• _EXERCISE 1_:
In the post on visiting teaching, rewrite the stretch from "In addition, if" through "can be met...", putting "Elders Quorum President" in place of "Bishop".
• _EXERCISE 2_:
Translate this sentence from the post on visiting teaching into Spanish: "I also check Facebook to see if they've posted anything."

### PROVIDED TEXT ###

In addition, if there are more serious needs, the visiting teacher should discuss it with the Relief Society President. It is impossible for the Relief Society President or Bishop to visit every sister/family on a regular basis or to be aware of every need. So visiting teachers are there to inform the RS President of needs so that those needs can be met...

Those are the ideal. I think a lot of us fall short of the ideal, though, and then we spend a lot of time feeling guilty that we aren't better at visiting teaching (or whatever area it is we fall short at). I've decided that guilt is productive if it leads us to repent and change but otherwise it is a wasted and negative emotion that we should try to expunge. I'm certainly not good at that...I feel plenty of guilt about plenty of things. But I'm trying to let it go and do the best I can. So I've written about the ideal and I think that is what we should strive for. But I think we also need to give ourselves a little room to do the best we can when life is not ideal. Things come up. We get sick, we get depressed, we get busy. So if a month comes that you don't get to have the sit down visit with a lesson, then call your sisters on the phone to say hi or send them a message via Facebook or email. Talk to them and see what they would most like... do they want a monthly visit or would they prefer some other type of contact. I do think we can try to pray for them daily or nearly daily...that's not difficult to do. And I think when we do that, the spirit will help us find other ways to serve. I also check Facebook to see if they've posted anything. Sometimes that gives me ideas of what is going well for them or when they might need help. If a month is super busy, sometimes I do just drop off a little treat and visit with them at the door for a few minutes... I think that is okay as long as you shoot for the ideal but allow yourself some flexibility when life happens.

### DATASET EXTRACT ###

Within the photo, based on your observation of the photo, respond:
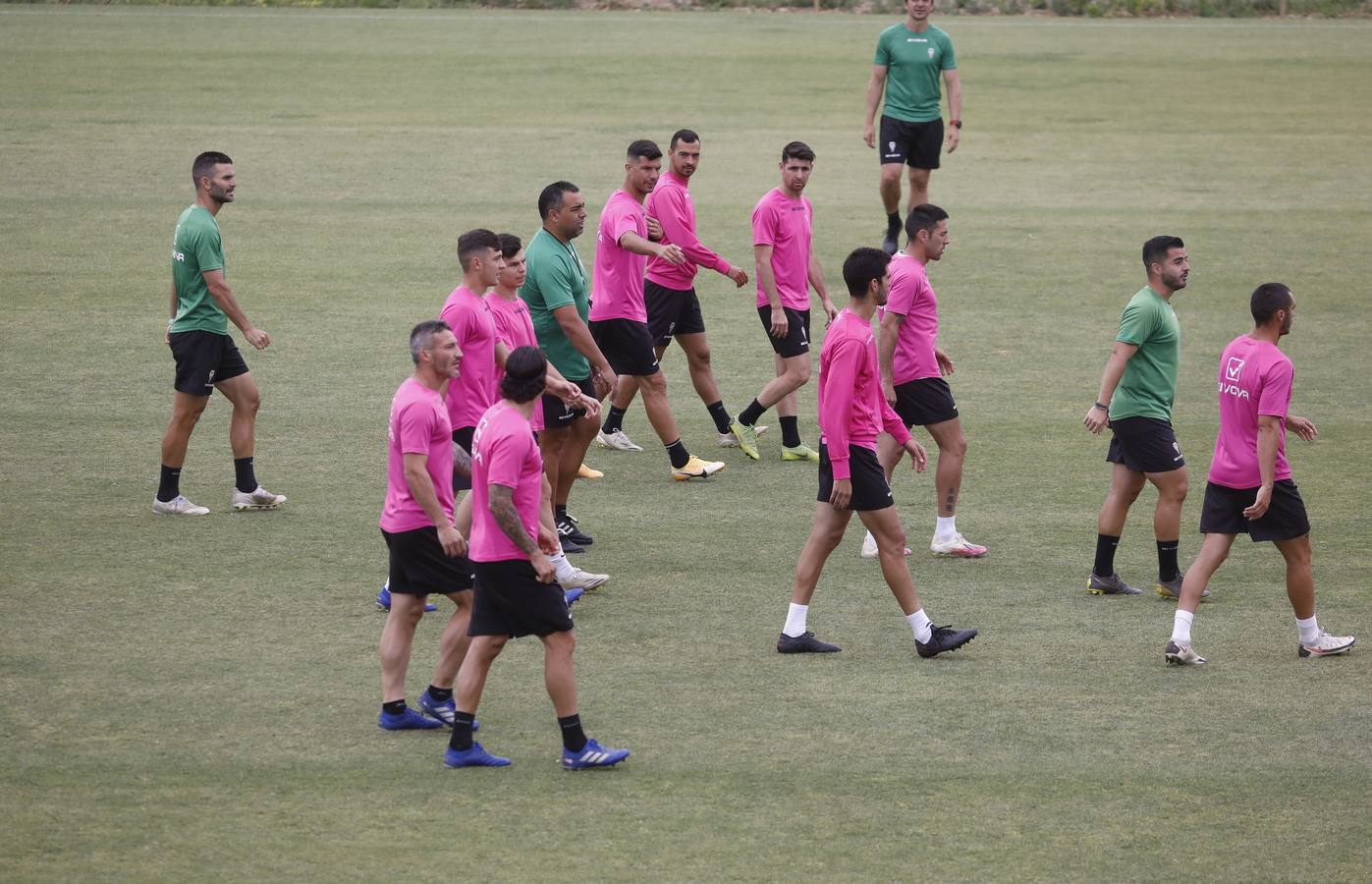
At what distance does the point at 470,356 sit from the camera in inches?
350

###

• _ANSWER BOX 1_:
In addition, if there are more serious needs, the visiting teacher should discuss it with the Relief Society President. It is impossible for the Relief Society President or Elders Quorum President to visit every sister/family on a regular basis or to be aware of every need. So visiting teachers are there to inform the RS President of needs so that those needs can be met...

• _ANSWER BOX 2_:
También reviso Facebook para ver si han publicado algo.